On peut actuellement voir sur les abribus de la ville une campagne en faveur des mal-logés. Chaque image affiche un caractère pictural : le tout en demi-teinte avec une lumière soigneusement étudiée.
En optant pour une vision esthétisante de la misère, sans doute les publicitaires ont-ils eu la volonté de ne pas choquer. Ils ont souhaité interpeller tout en préservant la dignité des personnes concernées : « Pauvres mais propres ! ». Par-delà les codes du genre, les éléments implicites – voire subliminaux – de l’idéologie bourgeoise, demeurent. Ces images, en un sens trop bien faites, sentent le fabriqué. On pensera peut-être aux peintures de Vermeer ou de Rembrandt mais verra-t-on d’emblée dans ces affiches ce qu’est la réalité des mal-logés et leur détresse ? L’image n’interpelle pas directement, c’est par la réflexion qui vient dans l’après-coup que se fait la prise de conscience.

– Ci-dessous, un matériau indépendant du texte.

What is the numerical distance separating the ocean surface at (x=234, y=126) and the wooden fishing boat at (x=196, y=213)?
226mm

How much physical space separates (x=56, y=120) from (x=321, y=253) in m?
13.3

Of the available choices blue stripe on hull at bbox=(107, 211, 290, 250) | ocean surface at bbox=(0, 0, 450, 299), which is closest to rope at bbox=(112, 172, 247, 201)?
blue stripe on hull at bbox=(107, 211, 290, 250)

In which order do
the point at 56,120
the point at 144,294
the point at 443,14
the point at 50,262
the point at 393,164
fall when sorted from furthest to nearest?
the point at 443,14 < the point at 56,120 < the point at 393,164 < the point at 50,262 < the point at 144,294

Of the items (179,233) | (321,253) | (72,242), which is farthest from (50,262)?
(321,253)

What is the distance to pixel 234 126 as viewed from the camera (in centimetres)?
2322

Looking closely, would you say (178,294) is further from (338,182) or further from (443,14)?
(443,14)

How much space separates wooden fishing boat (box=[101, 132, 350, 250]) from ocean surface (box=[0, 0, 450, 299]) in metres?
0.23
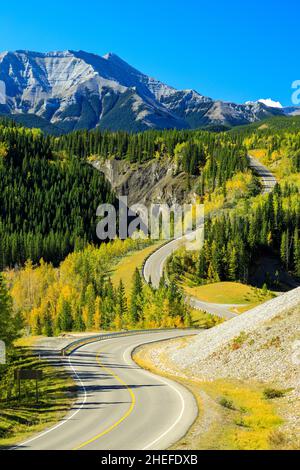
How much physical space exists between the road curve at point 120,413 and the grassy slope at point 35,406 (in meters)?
1.00

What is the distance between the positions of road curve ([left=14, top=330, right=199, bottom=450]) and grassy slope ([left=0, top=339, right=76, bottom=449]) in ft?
3.29

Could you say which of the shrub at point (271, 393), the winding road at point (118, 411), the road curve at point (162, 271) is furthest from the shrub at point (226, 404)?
the road curve at point (162, 271)

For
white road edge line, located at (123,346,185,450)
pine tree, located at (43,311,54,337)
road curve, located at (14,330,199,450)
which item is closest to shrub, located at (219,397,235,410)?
road curve, located at (14,330,199,450)

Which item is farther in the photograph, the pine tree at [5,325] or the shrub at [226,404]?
Answer: the pine tree at [5,325]

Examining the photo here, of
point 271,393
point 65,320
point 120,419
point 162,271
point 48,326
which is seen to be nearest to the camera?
point 120,419

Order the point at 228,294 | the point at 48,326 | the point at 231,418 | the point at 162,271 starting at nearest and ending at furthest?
the point at 231,418
the point at 48,326
the point at 228,294
the point at 162,271

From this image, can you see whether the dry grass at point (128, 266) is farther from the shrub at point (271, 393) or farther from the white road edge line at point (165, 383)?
the shrub at point (271, 393)

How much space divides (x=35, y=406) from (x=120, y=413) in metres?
7.77

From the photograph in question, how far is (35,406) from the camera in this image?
34625 mm

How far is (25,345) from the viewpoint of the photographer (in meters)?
69.1

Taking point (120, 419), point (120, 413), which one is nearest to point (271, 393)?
point (120, 413)

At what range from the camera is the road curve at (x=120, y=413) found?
2430 centimetres

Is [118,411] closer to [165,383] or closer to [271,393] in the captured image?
[165,383]

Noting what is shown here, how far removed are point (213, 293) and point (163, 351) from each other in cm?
5957
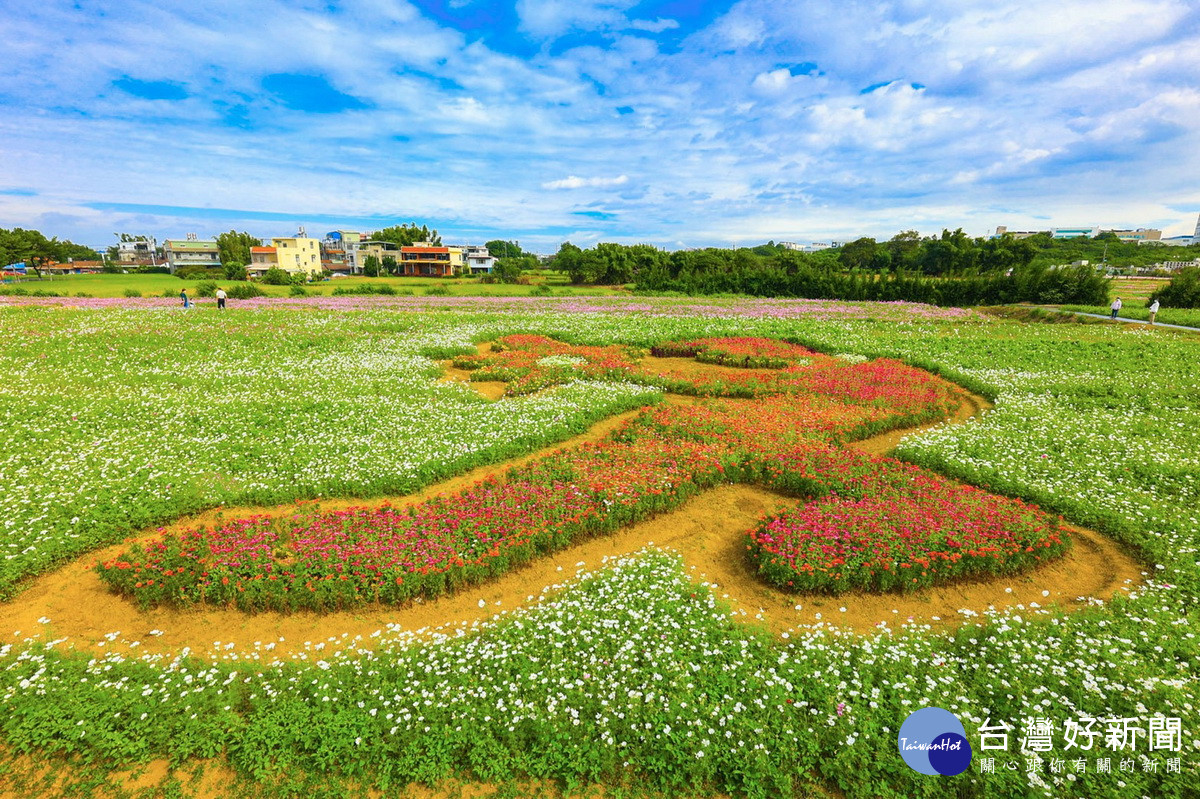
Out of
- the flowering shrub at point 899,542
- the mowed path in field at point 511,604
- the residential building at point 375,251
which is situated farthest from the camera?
the residential building at point 375,251

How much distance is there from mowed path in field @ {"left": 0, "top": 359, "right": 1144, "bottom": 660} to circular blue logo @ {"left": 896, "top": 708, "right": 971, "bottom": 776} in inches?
70.3

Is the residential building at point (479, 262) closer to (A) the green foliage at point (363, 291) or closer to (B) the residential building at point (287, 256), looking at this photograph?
(B) the residential building at point (287, 256)

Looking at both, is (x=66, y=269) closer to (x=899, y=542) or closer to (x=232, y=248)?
(x=232, y=248)

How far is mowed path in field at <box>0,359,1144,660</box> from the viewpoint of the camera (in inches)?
297

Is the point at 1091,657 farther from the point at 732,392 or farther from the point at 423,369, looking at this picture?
the point at 423,369

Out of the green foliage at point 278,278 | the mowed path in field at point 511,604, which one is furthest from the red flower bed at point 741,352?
the green foliage at point 278,278

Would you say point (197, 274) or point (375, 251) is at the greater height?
point (375, 251)

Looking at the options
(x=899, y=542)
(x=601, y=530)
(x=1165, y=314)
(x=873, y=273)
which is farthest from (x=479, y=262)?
(x=899, y=542)

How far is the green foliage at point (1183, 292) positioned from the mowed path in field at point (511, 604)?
148 ft

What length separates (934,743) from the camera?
5.66 metres

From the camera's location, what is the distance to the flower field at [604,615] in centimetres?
554

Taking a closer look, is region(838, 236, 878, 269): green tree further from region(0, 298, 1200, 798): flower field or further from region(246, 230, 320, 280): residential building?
region(246, 230, 320, 280): residential building

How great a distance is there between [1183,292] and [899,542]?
164ft

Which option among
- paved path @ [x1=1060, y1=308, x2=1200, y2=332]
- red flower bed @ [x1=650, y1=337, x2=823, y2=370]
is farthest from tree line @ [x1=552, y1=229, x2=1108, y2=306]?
red flower bed @ [x1=650, y1=337, x2=823, y2=370]
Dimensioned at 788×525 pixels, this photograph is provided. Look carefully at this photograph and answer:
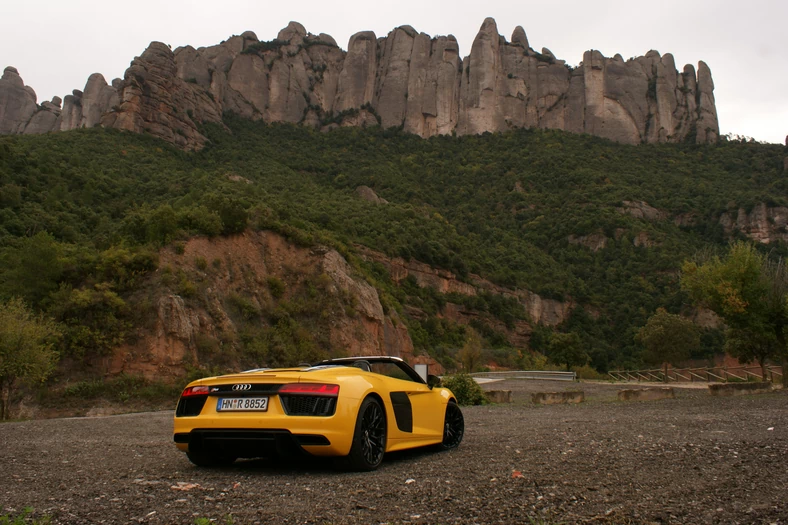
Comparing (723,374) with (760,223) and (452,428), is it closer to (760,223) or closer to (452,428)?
(452,428)

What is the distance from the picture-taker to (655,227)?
80562mm

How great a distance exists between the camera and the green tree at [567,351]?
5891 cm

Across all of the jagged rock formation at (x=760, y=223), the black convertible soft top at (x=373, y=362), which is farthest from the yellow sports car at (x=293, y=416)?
the jagged rock formation at (x=760, y=223)

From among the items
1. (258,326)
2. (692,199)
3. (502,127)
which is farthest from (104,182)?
(502,127)

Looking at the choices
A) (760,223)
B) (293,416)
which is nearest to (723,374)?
(293,416)


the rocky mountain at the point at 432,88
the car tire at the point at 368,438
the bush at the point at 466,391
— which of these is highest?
the rocky mountain at the point at 432,88

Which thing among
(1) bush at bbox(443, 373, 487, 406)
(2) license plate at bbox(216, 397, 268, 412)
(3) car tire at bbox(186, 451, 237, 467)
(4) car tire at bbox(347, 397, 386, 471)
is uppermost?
(2) license plate at bbox(216, 397, 268, 412)

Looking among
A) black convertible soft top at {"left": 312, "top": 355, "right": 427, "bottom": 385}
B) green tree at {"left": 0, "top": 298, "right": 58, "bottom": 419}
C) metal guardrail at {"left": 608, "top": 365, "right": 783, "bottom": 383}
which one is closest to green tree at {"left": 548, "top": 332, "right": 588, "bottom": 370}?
metal guardrail at {"left": 608, "top": 365, "right": 783, "bottom": 383}

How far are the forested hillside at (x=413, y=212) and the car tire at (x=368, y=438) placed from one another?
2424 cm

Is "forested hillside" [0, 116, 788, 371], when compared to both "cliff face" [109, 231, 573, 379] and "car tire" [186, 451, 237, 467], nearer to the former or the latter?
"cliff face" [109, 231, 573, 379]

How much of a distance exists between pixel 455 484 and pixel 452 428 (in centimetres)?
291

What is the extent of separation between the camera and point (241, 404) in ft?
18.1

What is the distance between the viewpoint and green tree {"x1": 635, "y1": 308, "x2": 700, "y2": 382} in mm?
44094

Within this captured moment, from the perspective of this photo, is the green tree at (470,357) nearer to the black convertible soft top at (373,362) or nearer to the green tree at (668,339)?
the green tree at (668,339)
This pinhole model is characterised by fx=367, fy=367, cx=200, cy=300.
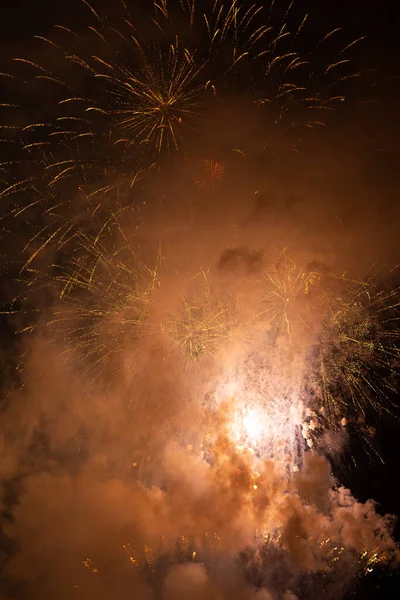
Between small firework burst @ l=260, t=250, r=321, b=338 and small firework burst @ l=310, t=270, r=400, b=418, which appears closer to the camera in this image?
small firework burst @ l=260, t=250, r=321, b=338

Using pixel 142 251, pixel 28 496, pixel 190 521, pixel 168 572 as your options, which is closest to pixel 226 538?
pixel 190 521

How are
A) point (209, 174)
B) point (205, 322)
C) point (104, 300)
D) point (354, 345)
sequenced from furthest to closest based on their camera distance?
point (354, 345)
point (104, 300)
point (205, 322)
point (209, 174)

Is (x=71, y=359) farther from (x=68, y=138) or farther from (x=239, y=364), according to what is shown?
(x=68, y=138)

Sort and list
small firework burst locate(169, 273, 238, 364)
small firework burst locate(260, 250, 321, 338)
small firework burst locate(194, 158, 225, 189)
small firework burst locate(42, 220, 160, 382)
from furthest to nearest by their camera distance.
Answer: small firework burst locate(169, 273, 238, 364), small firework burst locate(42, 220, 160, 382), small firework burst locate(260, 250, 321, 338), small firework burst locate(194, 158, 225, 189)

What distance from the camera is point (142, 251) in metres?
6.96

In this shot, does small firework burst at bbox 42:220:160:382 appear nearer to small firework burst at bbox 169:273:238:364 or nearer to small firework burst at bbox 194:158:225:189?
small firework burst at bbox 169:273:238:364

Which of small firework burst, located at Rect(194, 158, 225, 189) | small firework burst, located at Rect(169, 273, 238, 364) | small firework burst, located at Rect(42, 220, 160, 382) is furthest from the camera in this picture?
small firework burst, located at Rect(169, 273, 238, 364)

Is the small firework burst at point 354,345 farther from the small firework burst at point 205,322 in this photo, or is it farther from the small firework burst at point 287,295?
the small firework burst at point 205,322

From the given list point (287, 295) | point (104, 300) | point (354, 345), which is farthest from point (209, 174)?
point (354, 345)

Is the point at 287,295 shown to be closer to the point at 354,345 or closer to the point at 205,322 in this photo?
the point at 205,322

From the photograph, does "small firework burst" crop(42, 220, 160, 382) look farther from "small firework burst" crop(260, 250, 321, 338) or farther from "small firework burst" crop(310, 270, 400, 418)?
"small firework burst" crop(310, 270, 400, 418)

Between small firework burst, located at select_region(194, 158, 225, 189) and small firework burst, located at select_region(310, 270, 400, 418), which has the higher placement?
small firework burst, located at select_region(194, 158, 225, 189)

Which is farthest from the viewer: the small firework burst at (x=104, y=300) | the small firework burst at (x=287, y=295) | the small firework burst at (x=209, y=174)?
the small firework burst at (x=104, y=300)

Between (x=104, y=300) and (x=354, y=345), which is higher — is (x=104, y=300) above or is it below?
above
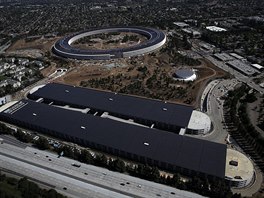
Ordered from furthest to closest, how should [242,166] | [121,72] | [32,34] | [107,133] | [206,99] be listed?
1. [32,34]
2. [121,72]
3. [206,99]
4. [107,133]
5. [242,166]

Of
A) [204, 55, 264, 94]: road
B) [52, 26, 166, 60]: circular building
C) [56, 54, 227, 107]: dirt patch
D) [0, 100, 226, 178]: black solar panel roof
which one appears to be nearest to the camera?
[0, 100, 226, 178]: black solar panel roof

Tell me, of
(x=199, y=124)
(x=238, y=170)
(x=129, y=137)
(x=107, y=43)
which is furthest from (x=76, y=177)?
(x=107, y=43)

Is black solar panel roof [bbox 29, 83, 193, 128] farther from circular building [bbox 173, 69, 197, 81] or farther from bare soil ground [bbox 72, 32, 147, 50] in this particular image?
bare soil ground [bbox 72, 32, 147, 50]

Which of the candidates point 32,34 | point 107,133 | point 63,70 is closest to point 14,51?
point 32,34

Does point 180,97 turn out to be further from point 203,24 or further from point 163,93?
point 203,24

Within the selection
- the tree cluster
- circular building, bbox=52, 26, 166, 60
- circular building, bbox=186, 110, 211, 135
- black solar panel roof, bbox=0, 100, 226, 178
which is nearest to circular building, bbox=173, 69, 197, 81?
circular building, bbox=186, 110, 211, 135
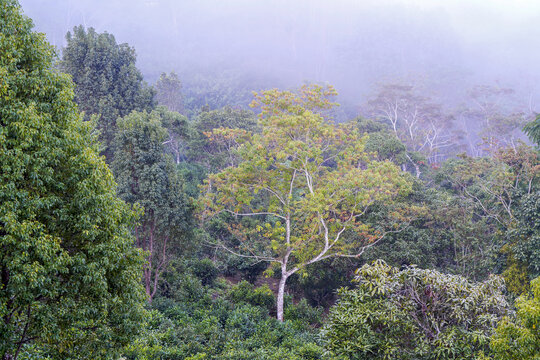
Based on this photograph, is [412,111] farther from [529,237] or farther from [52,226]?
[52,226]

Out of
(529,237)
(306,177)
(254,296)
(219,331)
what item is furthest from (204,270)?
(529,237)

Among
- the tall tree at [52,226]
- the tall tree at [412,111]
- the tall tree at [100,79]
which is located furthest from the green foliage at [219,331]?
the tall tree at [412,111]

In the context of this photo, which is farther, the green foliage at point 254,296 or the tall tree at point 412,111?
the tall tree at point 412,111

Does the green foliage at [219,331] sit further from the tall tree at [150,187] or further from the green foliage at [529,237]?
the green foliage at [529,237]

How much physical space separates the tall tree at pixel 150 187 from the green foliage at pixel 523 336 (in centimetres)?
1072

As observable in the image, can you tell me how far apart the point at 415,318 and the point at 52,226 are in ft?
21.4

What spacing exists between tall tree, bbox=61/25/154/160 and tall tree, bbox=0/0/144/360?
14.4m

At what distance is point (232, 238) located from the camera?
20.9m

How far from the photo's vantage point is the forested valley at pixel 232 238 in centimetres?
581

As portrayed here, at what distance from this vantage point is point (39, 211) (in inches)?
230

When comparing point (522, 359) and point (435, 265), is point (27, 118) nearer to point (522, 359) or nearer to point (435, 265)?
point (522, 359)

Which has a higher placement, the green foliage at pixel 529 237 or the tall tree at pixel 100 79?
the tall tree at pixel 100 79

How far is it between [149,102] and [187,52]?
225ft

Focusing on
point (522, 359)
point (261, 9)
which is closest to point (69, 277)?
point (522, 359)
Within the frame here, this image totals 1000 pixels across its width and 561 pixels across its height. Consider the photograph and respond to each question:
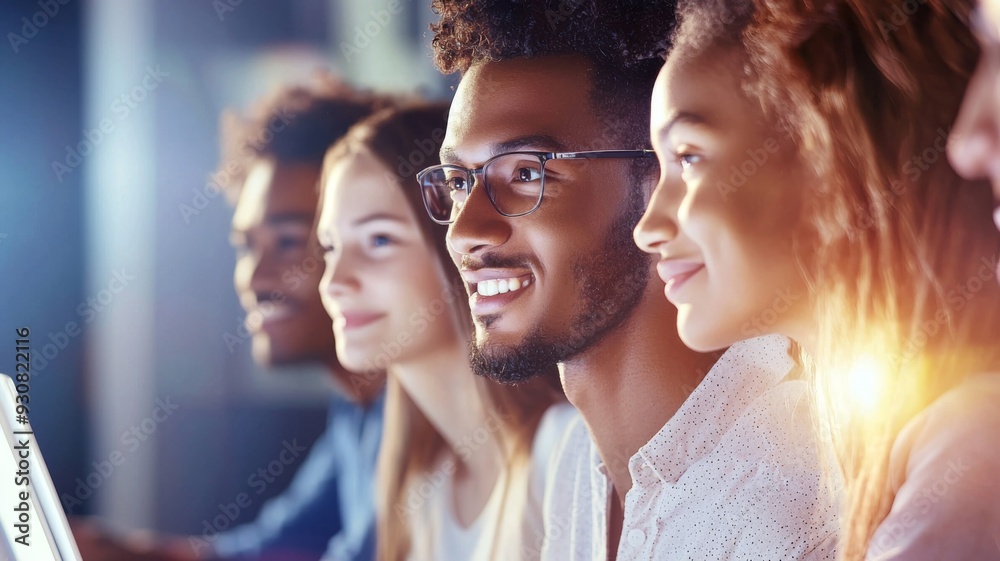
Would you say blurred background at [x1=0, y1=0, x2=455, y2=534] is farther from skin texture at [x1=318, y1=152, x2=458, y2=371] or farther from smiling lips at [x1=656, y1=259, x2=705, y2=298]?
smiling lips at [x1=656, y1=259, x2=705, y2=298]

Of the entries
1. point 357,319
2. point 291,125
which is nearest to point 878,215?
point 357,319

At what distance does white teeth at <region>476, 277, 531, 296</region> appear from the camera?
194 centimetres

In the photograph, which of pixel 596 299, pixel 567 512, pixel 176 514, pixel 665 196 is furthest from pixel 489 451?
pixel 176 514

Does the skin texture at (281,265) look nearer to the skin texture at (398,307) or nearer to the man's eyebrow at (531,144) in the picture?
the skin texture at (398,307)

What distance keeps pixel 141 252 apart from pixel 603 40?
1.43 meters

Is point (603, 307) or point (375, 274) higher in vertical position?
point (375, 274)

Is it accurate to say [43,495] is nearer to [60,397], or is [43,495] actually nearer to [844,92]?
[60,397]

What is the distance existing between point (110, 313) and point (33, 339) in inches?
9.3

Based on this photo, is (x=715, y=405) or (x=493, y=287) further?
(x=493, y=287)

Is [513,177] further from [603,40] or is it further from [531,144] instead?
[603,40]

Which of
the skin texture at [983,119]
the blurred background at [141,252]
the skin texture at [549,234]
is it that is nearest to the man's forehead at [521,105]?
the skin texture at [549,234]

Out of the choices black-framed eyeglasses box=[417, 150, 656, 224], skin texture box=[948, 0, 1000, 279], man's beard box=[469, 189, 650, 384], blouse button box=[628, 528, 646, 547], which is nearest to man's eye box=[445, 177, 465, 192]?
black-framed eyeglasses box=[417, 150, 656, 224]

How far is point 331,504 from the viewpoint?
2.36 meters

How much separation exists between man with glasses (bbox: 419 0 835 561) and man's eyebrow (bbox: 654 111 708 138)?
65 millimetres
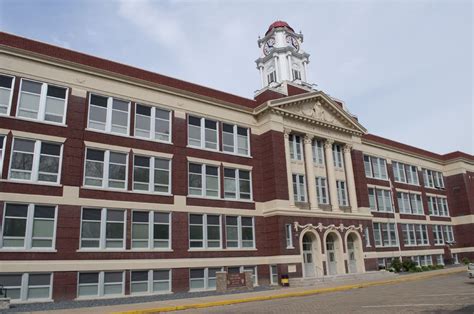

Il s’agit, pour parler moderne, d’une stratégie « two shots », visant à susciter une réflexion a posteriori. Mais on peut légitimement s’interroger : sur combien de personnes se révélera-t-elle efficace ? Ou encore n’est-ce pas un faux emploi pour la publicité, dont le principal ressort reste le désir ? On peut cependant accorder assez de crédit aux publicitaires pour penser qu’il atteignent leur but.
Ce qui ne semble pas être le cas en ce qui concerne le réveil des consciences auquel Yann Arthus-Bertrand entend travailler à grand renfort – lui aussi – de belles images. Toutes ces vastes étendues magnifiées par la lumière, ces découpes ultra-graphiques de paysages choisis font l’effet de contre-messages : en quoi permettraient-elles de prendre conscience de l’état de la planète ? Telle ou telle étonnante géométrie de champs blonds ou de vertes forêts dit-elle bien à quel point notre monde est abîmé ? À force d’esthétisation on manque sa cible. Ce sont plutôt là, des images, semblables à celle qu’on voit dans un passage du film « Soleil vert », où l’on montre à celui qui va mourir les images magnifiques d’un passé révolu. Ce sont des images sur lesquelles on se retournera avec nostalgie comme dans un vieil album de famille présentant les temps heureux et qui auront leur sens quand la sècheresse aura dévasté des continents, en même temps que la montée des eaux aura submergé des terres, quand notre planète sera définitivement endommagée.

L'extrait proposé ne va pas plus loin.